2 news media companies capitalise on challenges, opportunities to increase audience


Every day we are presented with opportunities – and challenges – that, if we had the time, resources, and capabilities, we would gladly pursue to our advantage.

Two recent examples of seizing opportunities and meeting challenges played out last week at newspapers in Corpus Christi, Texas, and Toledo, Ohio. Nearly 1,500 miles apart, these two cities have little in common other than both having great local newspapers.

Celebrating Selena

Hamp Rogers, circulation sales director at the Caller-Times (E.W. Scripps), had lived in South Texas for more than a decade and was familiar with the widespread fame of the performer Selena, the “Queen of Tejano Music.” Selena, a Corpus Christi native, had been killed in 1995. The major music auditorium in the city is named for her, and the Selena Trail is a popular tourist attraction.

The Thursday edition of the Caller-Times would feature a front page story on the Celebrating Selena Festival, and Hamp knew it would be good for single-copy sales. He just didn’t know how well.

After hearing reports from the field that afternoon about strong single-copy sales, Trent Spofford, digital director at the Caller-Times, suggested promoting the “Celebrating Selena” edition on Facebook and Twitter. The immediate challenge was finding an efficient way to take orders for the “Celebrating Selena” edition without disrupting normal business operations.

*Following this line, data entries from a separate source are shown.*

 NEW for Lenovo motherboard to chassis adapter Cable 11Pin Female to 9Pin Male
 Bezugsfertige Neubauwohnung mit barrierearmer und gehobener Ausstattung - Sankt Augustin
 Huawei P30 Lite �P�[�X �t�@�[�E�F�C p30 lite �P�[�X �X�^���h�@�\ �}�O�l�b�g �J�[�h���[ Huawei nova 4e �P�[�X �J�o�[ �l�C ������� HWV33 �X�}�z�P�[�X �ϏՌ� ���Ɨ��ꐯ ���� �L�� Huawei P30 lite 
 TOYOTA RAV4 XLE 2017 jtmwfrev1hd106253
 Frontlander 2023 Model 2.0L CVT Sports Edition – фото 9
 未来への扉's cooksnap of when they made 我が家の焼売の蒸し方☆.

“Our online service provider set up an online order form in less than an hour, making it possible for Selena fans everywhere to order and pay for up to five copies of the ‘Celebrating Selena’ edition,” reported Rogers. “In addition, in print channels, we directed those interested to visit a special offer Web site where they could access the online order form by entering the response code, Selena.

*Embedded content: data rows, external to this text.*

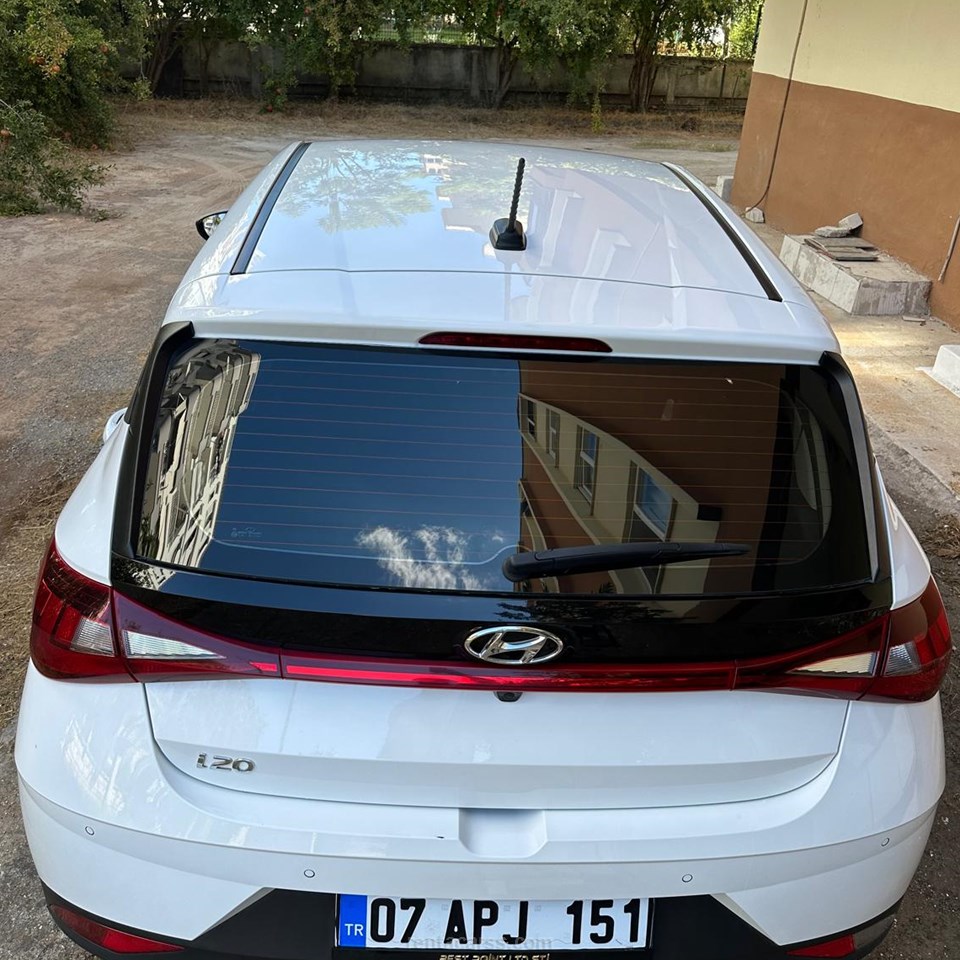 HYUNDAI I20 TROY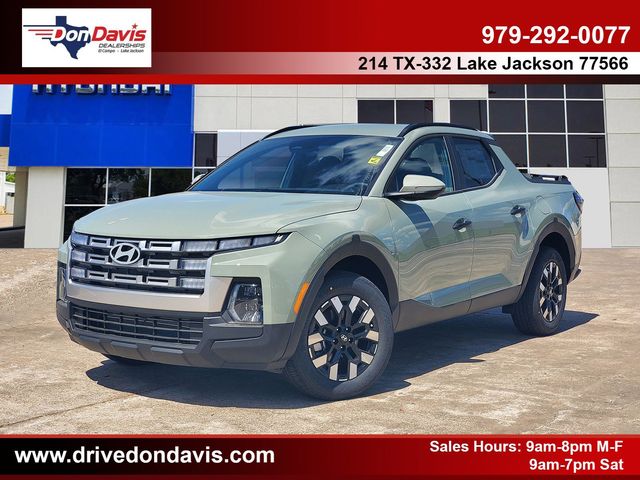 2026 Hyundai Santa Cruz SEL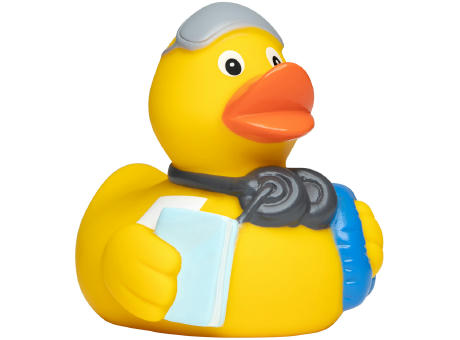 Quietsche-Ente Vielflieger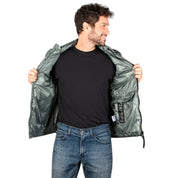 Chaleco Pluma Ligera Hombre - Greenlander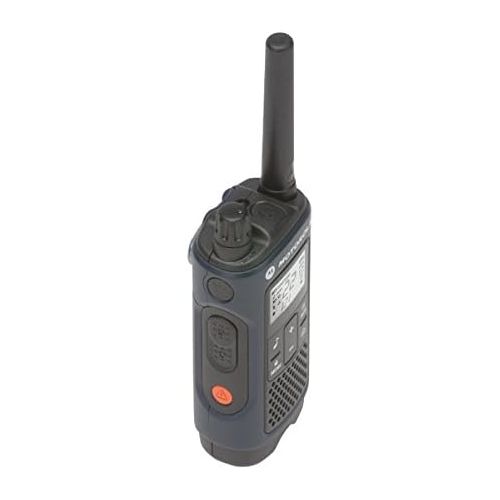 모토로라 Motorola Talkabout T460 Two-Way Radio 22 Channel NOAA Walkie Talkies (10-PACK)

“We were able to take advantage of local interest in Selena and the Celebrating Selena Festival, selling 350 additional copies of the Thursday edition (in late January, a traditionally slower single-copy sales period) with orders coming in from as far away as Hawaii, Pennsylvania, and California.

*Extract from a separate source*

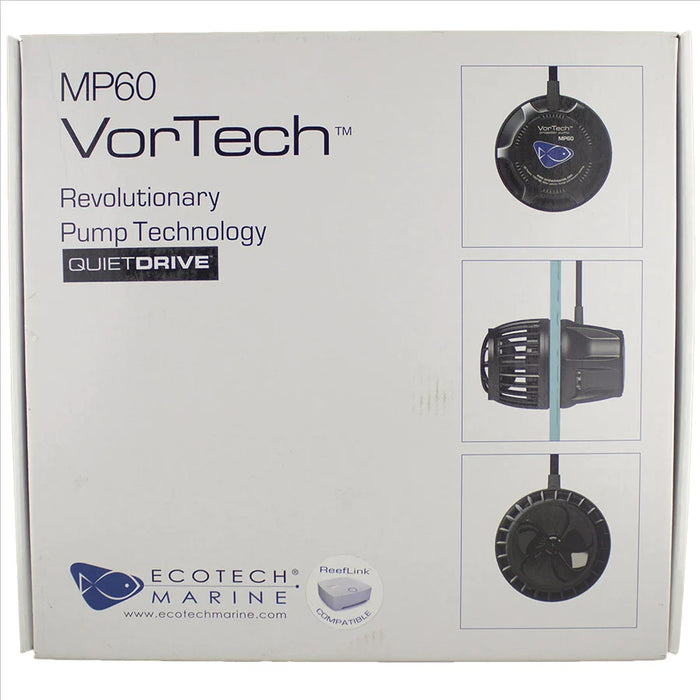 Ecotech VorTech MP60 Mobius Quiet drive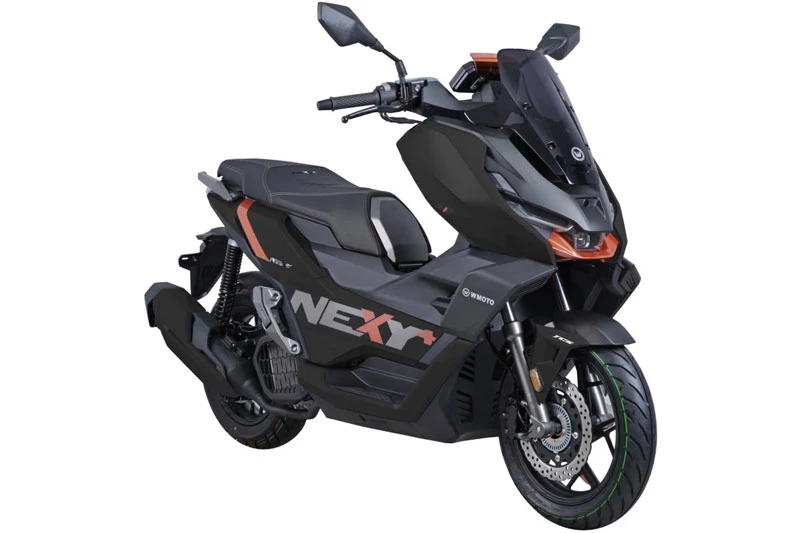 WMoto Nexy 180 Plus 2026.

Taking advantage of the opportunity allowed us to connect the Caller-Times and our digital products with Selena’s continued popularity in the area. The fact that we could respond so quickly to a market opportunity was very exciting for the circulation sales team.”

Let it snow!

Tom Zeller grew up in Toledo, Ohio, and is no stranger to the city’s winter weather. “We were recently slammed with 13 to 18 inches of snow in our delivery area,” he said. “We responded ahead of the snowstorm by removing the meter on our digital edition, which is normally a hard stop. This has become our standard response whenever we have severe weather looming that could impact delivery to our print subscribers.”

In addition to removing the meter on the digital edition, Toledo’s newspaper, The Blade, sent proactive e-mails to two audiences. 

“We deliver one message to our active subscribers, letting them know they may experience delivery issues and encouraging them to read our digital edition, the eBlade. We remind them that unlimited access to all of our digital products is included with their print subscription, and encourage them to register if they have not already done so.

We remind subscribers that their print subscription includes perks like unlimited digital access and access to the Washington Post’s digital products, and drive them to an online sign-up form to activate these free benefits.”

A separate e-mail is sent to non-subscribers.

“We send a similar message indicating that they may have difficulty getting out in the bad weather to get their newspaper and we invite them to take advantage of the free access to our digital edition for the next few days. We also give a deep discount one month trial in this e-mail message.

While we get a lower response from this group, it is enough for it to be worthwhile and we believe that single-copy readers are impacted just as badly as our home delivery readers. Also, they are more at risk not to re-engage once the weather lifts.”

Taking a proactive stance with severe weather paid dividends for The Blade.

“During this most recent snow event, our live operators handled call volumes that were in line with typical Sunday and only slightly higher than a typical Monday in our call center. Monday was when we officially declared a level-three snow emergency (the highest level in our area).

“During the first 48 hours, we had more than 75,000 page views – more than the same period the previous week. We had 145% more sessions and 191% more users than the week before. This resulted in a 71% increase in page views along with 13% more new – as opposed to returning – users, which was a nice sign of engagement from new or infrequent digital readers.

“In terms of conversions, we registered 172% more subscribers. The total cost for the email campaigns and social media promotion was less than US$550. We would be hard pressed to increase traffic and conversions at those rates via any other campaign. In other words: Let it snow, let it snow, let it snow!”

While The Blade and Caller-Times faced completely different situations – one a challenge, the other an opportunity – they were able to garner the resources and capabilities to make the most – and more – from the situations they faced.

While the two newspapers serve entirely different markets, they both possess the three key competencies for news media company success: the database, commerce, and marketing capabilities.